## BEGIN
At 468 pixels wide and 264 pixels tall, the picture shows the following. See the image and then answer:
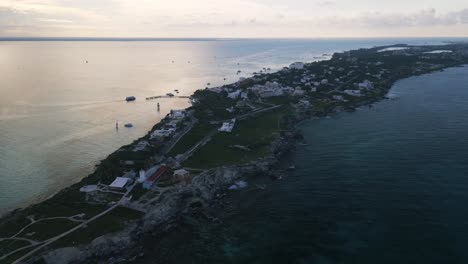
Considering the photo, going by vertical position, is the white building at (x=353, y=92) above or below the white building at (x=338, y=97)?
above

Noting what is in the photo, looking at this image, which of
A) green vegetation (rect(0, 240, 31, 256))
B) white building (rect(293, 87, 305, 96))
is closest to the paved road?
green vegetation (rect(0, 240, 31, 256))

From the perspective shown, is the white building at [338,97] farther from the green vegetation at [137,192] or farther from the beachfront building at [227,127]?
the green vegetation at [137,192]

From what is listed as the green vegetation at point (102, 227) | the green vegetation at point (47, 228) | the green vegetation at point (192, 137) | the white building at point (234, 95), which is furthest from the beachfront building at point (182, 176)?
the white building at point (234, 95)

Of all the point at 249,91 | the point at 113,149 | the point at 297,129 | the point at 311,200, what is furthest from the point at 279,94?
the point at 311,200

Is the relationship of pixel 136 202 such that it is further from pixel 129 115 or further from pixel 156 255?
pixel 129 115

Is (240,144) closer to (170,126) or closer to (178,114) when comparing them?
(170,126)

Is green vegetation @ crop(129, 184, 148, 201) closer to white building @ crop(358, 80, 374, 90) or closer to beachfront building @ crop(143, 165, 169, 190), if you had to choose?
beachfront building @ crop(143, 165, 169, 190)
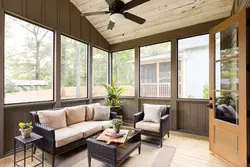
## END
▶ **Work to complete**: Could you pull out all of the material above word for word, leaving the pictures out of your answer?

▶ **Response to the exercise**:
At 468 pixels wide and 264 pixels tall, the picture shows the following. See the image and then answer:
Considering the photo, going by vertical position, is the white building at (x=353, y=92) above or below the white building at (x=338, y=97)?
above

Noting what is in the photo, looking at this image, which of
A) green vegetation (rect(0, 240, 31, 256))
B) white building (rect(293, 87, 305, 96))
is closest to the paved road?
green vegetation (rect(0, 240, 31, 256))

From the perspective shown, is the white building at [338,97] farther from the green vegetation at [137,192] or farther from the beachfront building at [227,127]?
the green vegetation at [137,192]

From what is listed as the green vegetation at point (102, 227) | the green vegetation at point (47, 228) | the green vegetation at point (192, 137) | the white building at point (234, 95), which is furthest from the beachfront building at point (182, 176)?
the white building at point (234, 95)

Of all the point at 249,91 | the point at 113,149 | the point at 297,129 | the point at 311,200, what is furthest from the point at 279,94?
the point at 311,200

Is the relationship of pixel 136 202 such that it is further from pixel 129 115 or further from pixel 156 255?
pixel 129 115

Is (240,144) closer to (170,126) or closer to (178,114) when comparing them?
(170,126)

Is green vegetation @ crop(129, 184, 148, 201) closer to white building @ crop(358, 80, 374, 90) or closer to beachfront building @ crop(143, 165, 169, 190), if you had to choose?
beachfront building @ crop(143, 165, 169, 190)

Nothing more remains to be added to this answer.